John Hamilton was a Darvel-boy, or at least seems to have been. If identified correctly he was born there in 1870, would die there in 1923 and is buried in its Old Cemetery. But in between he was to be one of the most important shapers of Spanish football, specifically Catalan football, as a player first and then a referee.
He was the eighth of the nine children of Thomas Hamilton and Agnes Gemmell, his father a cotton weaver, also Darvel-born. It was a village that was producing more than it fair share of footballers. Nicol Smith, of Rangers and Scotland, was three years younger and lived a couple of streets away. Unrelated Alex Smith of the same club was born in 1875. And there were others. The street games, all within just a few hundred yards of the current Darvel ground must have been quite something.

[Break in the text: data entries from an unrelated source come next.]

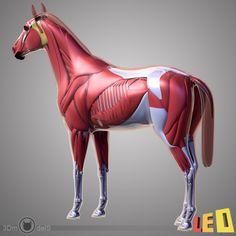 3d horse anatomy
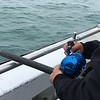 Halibut charter out in the Cook Inlet - Our group secured over 500+ pounds of fish.  After filet, approx. 40 pounds per person. Michael is focused and nabs another large one.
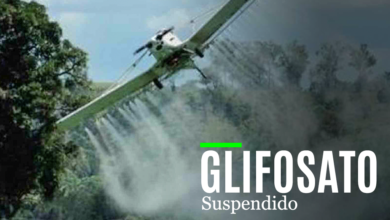 Photo of Suspendida audiencia pública para aspersión de glifosato.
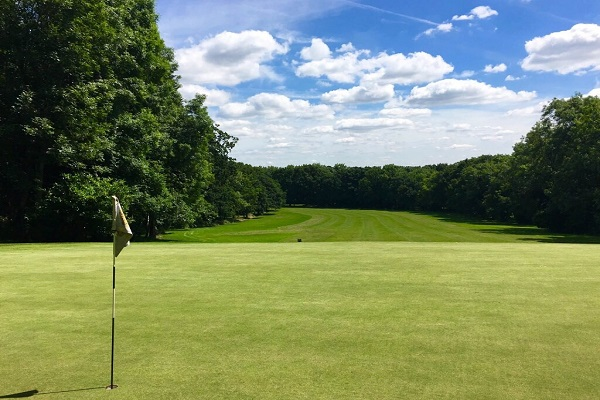 Golf Clubs in Harrow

It is therefore hardly surprising that Hamilton, although not of the Smiths' standard, in childhood and youth developed a life-long passion for the game. Meanwhile he began his working- and private-life. In 1881 he was still at school. In 1891 he was already a "calanderer", an operator of machine to press and finish fabric, in his case lace. And in neighbouring Newmilns on 6th May 1892 he married local lassie, Jeanie Wilson. Three sons would soon follow. Thomas, who would die in The Great War in 1917, arrived in 1893, John Jnr. three years later and Andrew three years later still. The first two were born in Newmilns, the last back in Darvel in 1899.
And John Hamilton would also be found in Darvel in 1901 and 1911. In both he is recorded as a lace warehouseman and again a decade later, two years before his death, as a lace manufacturer in his own right. Moreover, on his death in Darvel once more he would be buried in its Old cemetery with his son, to be joined by his wife on her death in 1934. The inscription on the grave reads "Erected By Jeanie Wilson Ilmo Her Beloved Husband John Hamilton, Lace Manufacturer D. At Rosemount, Darvel 5.10.1923 in His 54th Year. Also Their Beloved Son Sergt, Tom Hamilton 28.3.1917 Aged 24. Also the Above Jeanie Wilson D. 23.4.1934."

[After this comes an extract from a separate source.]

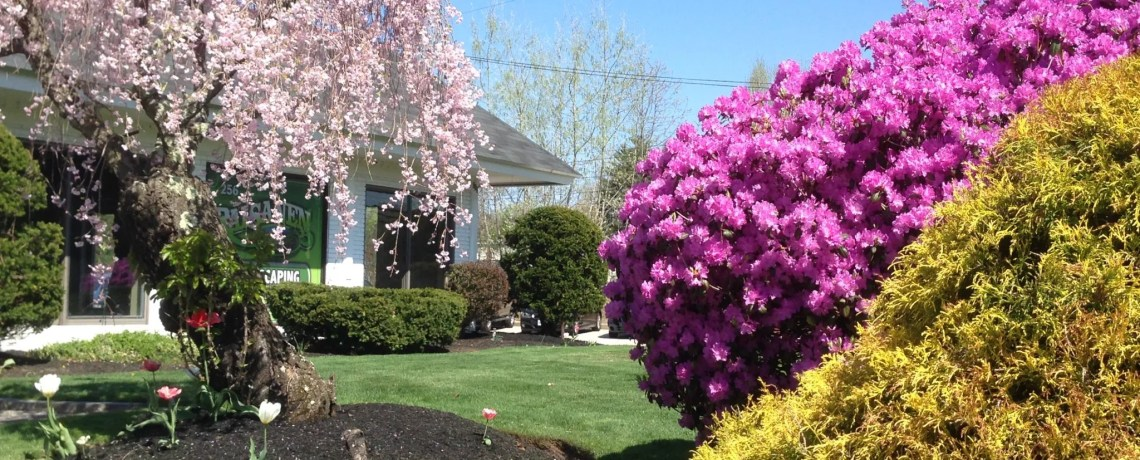 Your Full Service Landscaping Company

But back to the football. Presumably working for Johnston, Shields, the Newmilns lace-makers, he was in 1893 sent with others from Darvel/Newmilns to Sant Marti, Barcelona and its new factory, soon to be known as La Escocesa, still there and now an artists' centre. Certainly in the winter of 1893-4 he featured as a goal-scoring forward for the Scots of Sant Marti against the English Colony of Barcelona, after which, with no other mention, he may have returned to Scotland. But he would be back. He was there in 1900 as a founder on the creation of Sant Andreu F.C., soon to be known as Escoses F.C. He would, now from goal, or as a defender, captain the team until its dissolution in November of that year. And he would also for the first time referee.
At that point the Escoces players went in several directions. Hamilton, perhaps after a brief time at home, returned to join Hispania. There as a defender he enjoyed considerable success. The club would win the first Copa Macaya, the precursor of the Catalan championship, which began in 1903. However, in November 1903 Hispania too folded and Hamilton moved on once more, joining Barcelona, which with him in the squad would take the 1904-5 Catalan title.
Meanwhile Hamilton continued to officiate. Indeed, in 1902 he had become the first President of the College of Catalan Referees and, as his playing days came to an end, he became more and more involved, perhaps due to a fairly long interlude back in Scotland from 1905 to 1909, in this facet of the game. He took the whistle in games in the 1902-3 season but seemingly not again until 1909-10, after which he was regularly in the middle. In 1912 he even refereed the final of the Copa del Rey, a 2-0 victory at the city's Camp de la Industria for his old team FC Barcelona over Madrid's Sociedad Gimnastica, with his last known appearance on Boxing Day 1916 at the age of forty-six, with a permanent return to Darvel then perhaps prompted by his son's death.